Microdisney were an Irish rock band formed in Cork in 1980. They were founded and led by songwriters  Cathal Coughlan (keyboards, vocals) and Sean O'Hagan (guitar). Originally typeset as Micro Disney, the band had become Microdisney by the time they (Coughlan and O'Hagan) had relocated to London in 1983 and signed to Rough Trade Records. Between 1983 and 1986 the band recorded six Peel Sessions for BBC Radio and released their debut album for Rough Trade called Everybody Is Fantastic.

In 1985, their album The Clock Comes Down The Stairs reached number one in the UK Indie Chart, and they reached the Irish top 40 with the 1987 single "Town to Town". They were one of the few Irish bands of the 1980s to achieve international success with "Town to Town" reaching number 55 in the UK Singles Chart.

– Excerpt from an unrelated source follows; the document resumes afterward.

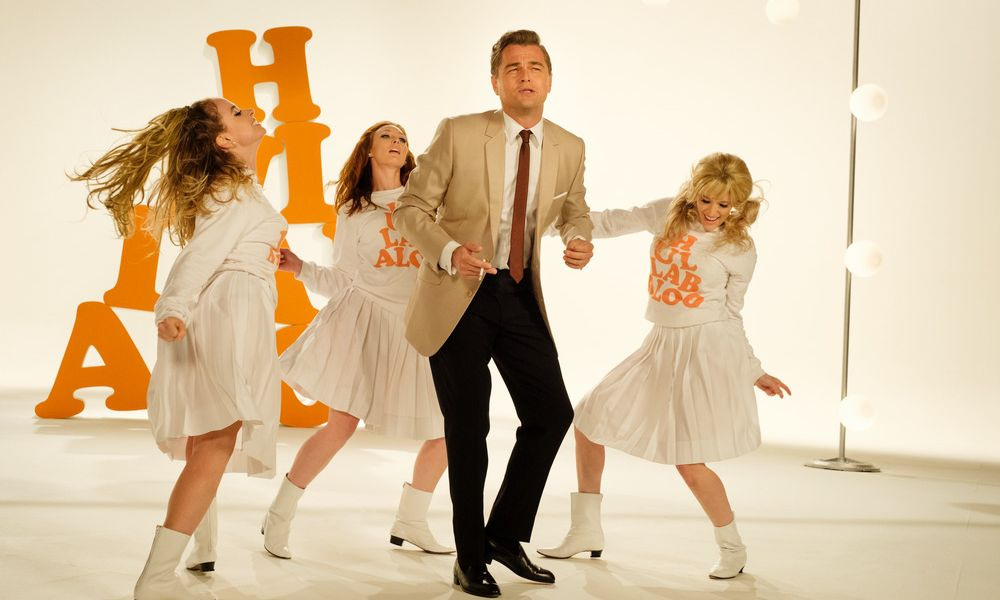 Man dancing in leisure suit with women dancers in background in Once Upon a Time in Hollywood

This single, released by Virgin Records, was followed into the UK chart by "Gale Force Wind" in March 1988. That 1 July, days after supporting David Bowie at London's Dominion Theatre, the band split up.

O'Hagan and Coughlan formed separate bands, the High Llamas and the Fatima Mansions, respectively, with Coughlan also going on to work with Sean Hughes in Bubonique and Luke Haines as part of The North Sea Scrolls project. In 2017, a radio documentary was made about the band called Iron Fist in Velvet Glove - The Story of Microdisney by producer Paul McDermott, which was re-broadcast by Newstalk 106-108fm as part of their Documentary on Newstalk season.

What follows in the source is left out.